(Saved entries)
§
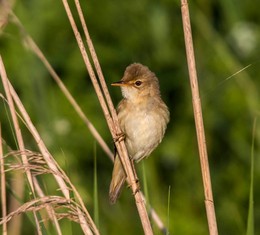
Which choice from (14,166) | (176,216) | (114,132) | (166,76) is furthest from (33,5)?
(14,166)

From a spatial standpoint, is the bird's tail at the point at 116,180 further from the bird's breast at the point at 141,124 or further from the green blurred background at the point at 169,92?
the green blurred background at the point at 169,92

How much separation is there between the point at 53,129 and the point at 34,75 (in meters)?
0.45

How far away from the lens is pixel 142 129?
471 centimetres

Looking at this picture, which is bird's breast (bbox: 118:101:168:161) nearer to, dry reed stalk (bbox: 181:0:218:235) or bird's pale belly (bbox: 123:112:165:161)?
bird's pale belly (bbox: 123:112:165:161)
§
> [GOAL]: Rewrite all the data above, replacing "lens" with "camera" and keeping everything else the same. Leave the pictures out of your answer.

> [SOLVED EXERCISE]:
Which choice from (14,166) | (176,216) | (114,132) | (166,76) is furthest from (33,5)?
(14,166)

From a spatial standpoint, is the bird's tail at the point at 116,180 further from the bird's breast at the point at 141,124 or further from the green blurred background at the point at 169,92?
the green blurred background at the point at 169,92

How much separation is there between the point at 53,129 and the point at 34,75 (in meters)?
0.45

How far away from the camera is pixel 142 129?
471 centimetres

Looking at this picture, which is bird's breast (bbox: 118:101:168:161) nearer to, dry reed stalk (bbox: 181:0:218:235) or bird's pale belly (bbox: 123:112:165:161)?
bird's pale belly (bbox: 123:112:165:161)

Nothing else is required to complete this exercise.